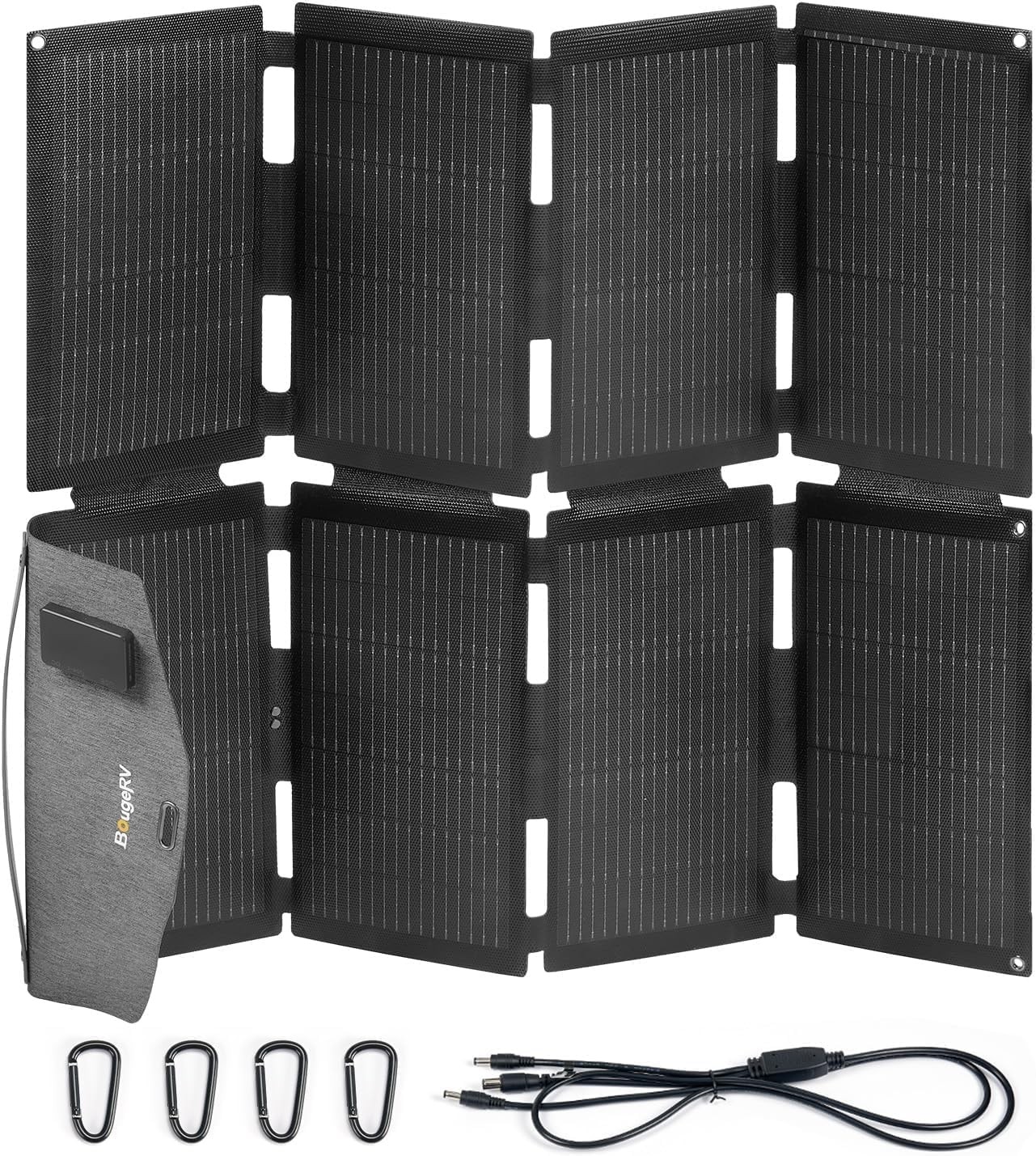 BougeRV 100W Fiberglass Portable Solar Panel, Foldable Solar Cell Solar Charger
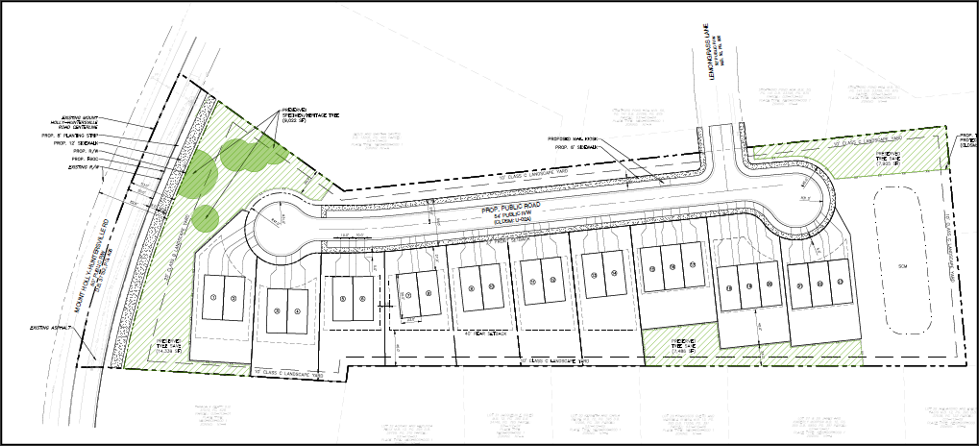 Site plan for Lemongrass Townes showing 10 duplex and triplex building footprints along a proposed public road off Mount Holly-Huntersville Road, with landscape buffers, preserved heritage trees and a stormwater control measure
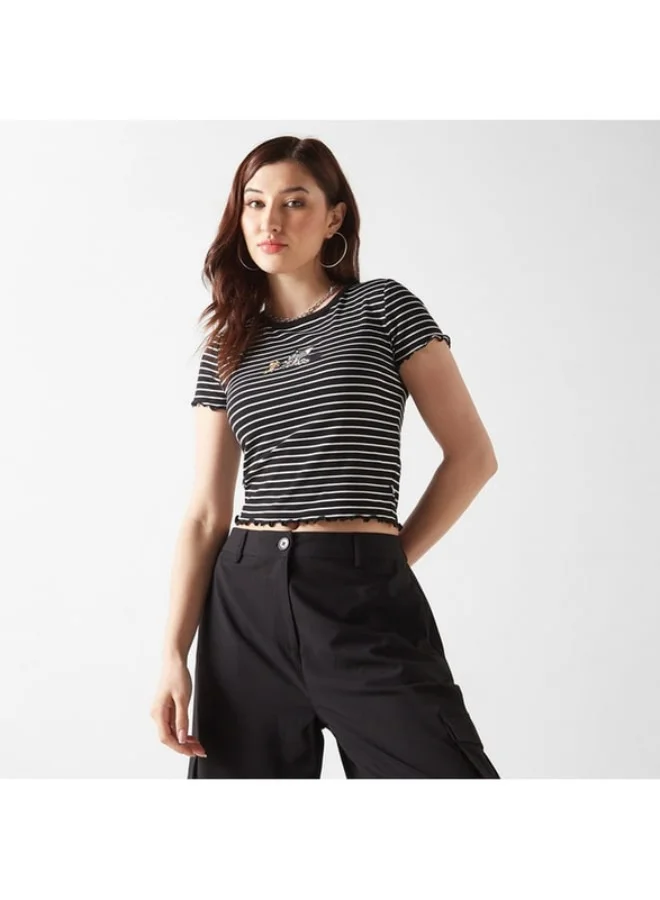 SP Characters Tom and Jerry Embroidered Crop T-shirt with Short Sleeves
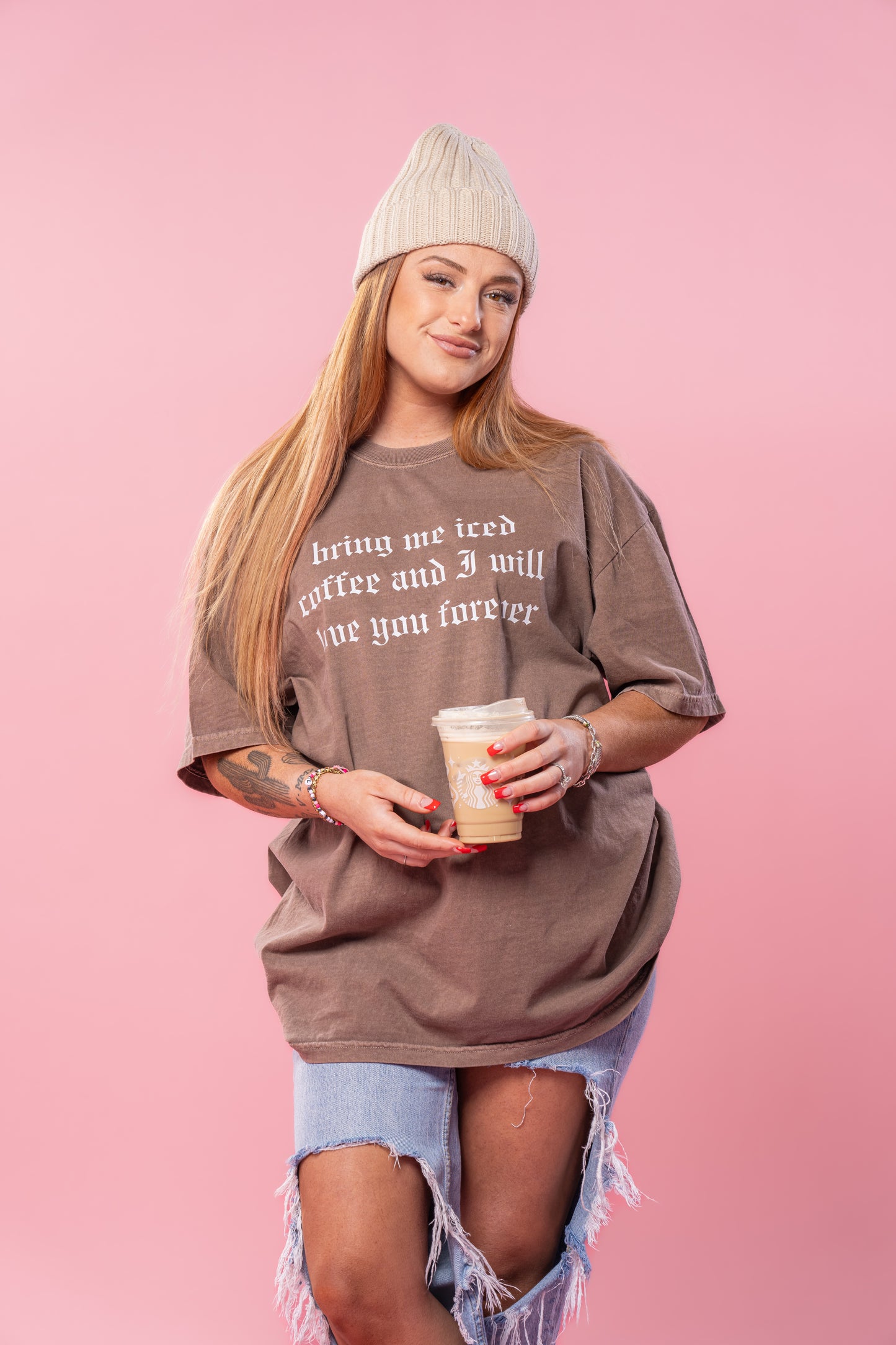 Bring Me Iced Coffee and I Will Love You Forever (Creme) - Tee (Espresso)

* * *

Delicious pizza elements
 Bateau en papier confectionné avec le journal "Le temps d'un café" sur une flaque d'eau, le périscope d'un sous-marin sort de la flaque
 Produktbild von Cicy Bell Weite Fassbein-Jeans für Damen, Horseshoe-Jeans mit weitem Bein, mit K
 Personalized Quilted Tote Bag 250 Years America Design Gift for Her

* * *

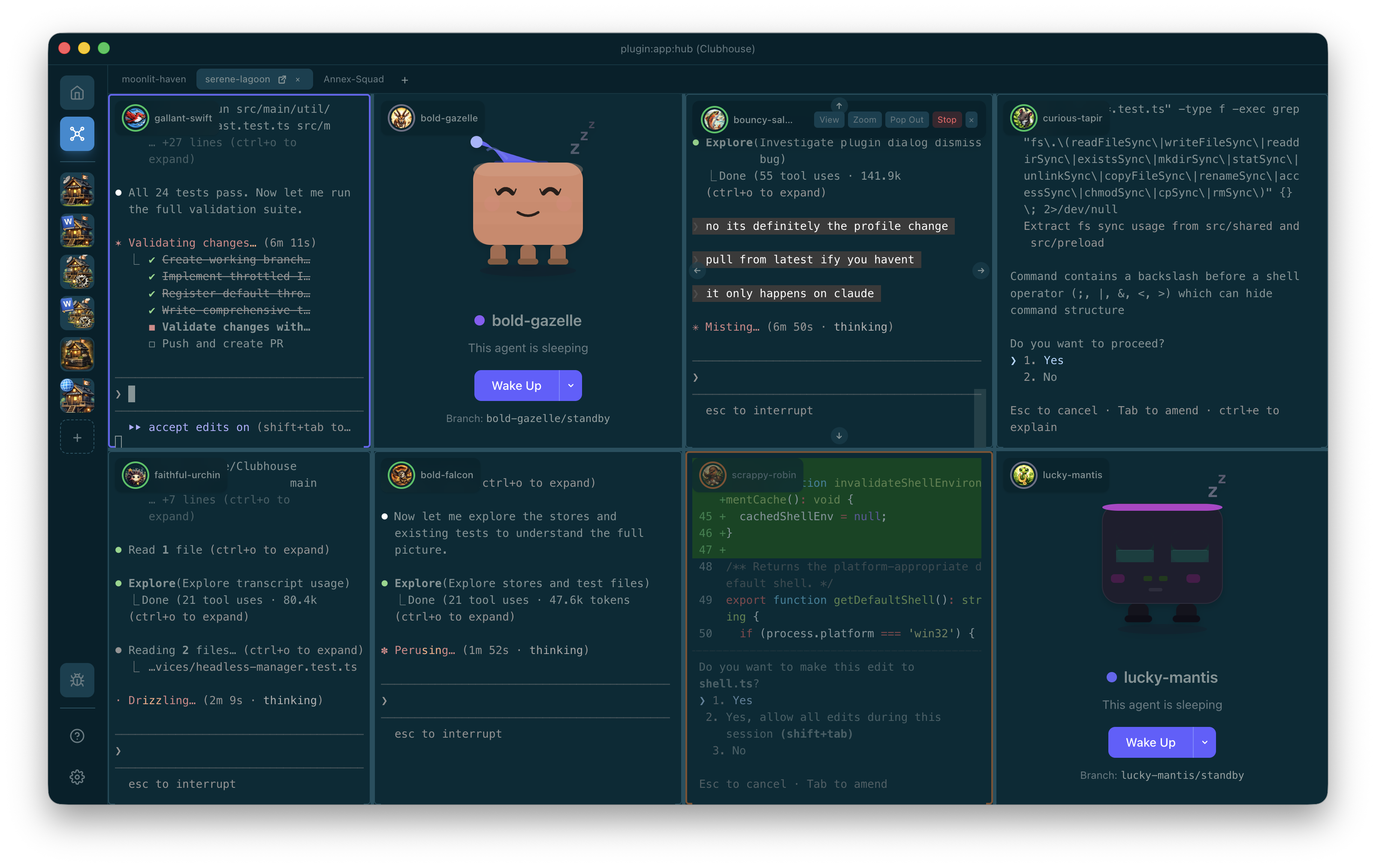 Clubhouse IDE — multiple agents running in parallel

• [WHAT YOU NEED TO DO]: Output should match, line for line, the stretch of the material above from the line holding "Bateau en papier" through the line holding "Personalized Quilted Tote".

• [RESPONSE FOR THIS EXERCISE]:
 Bateau en papier confectionné avec le journal "Le temps d'un café" sur une flaque d'eau, le périscope d'un sous-marin sort de la flaque
 Produktbild von Cicy Bell Weite Fassbein-Jeans für Damen, Horseshoe-Jeans mit weitem Bein, mit K
 Personalized Quilted Tote Bag 250 Years America Design Gift for Her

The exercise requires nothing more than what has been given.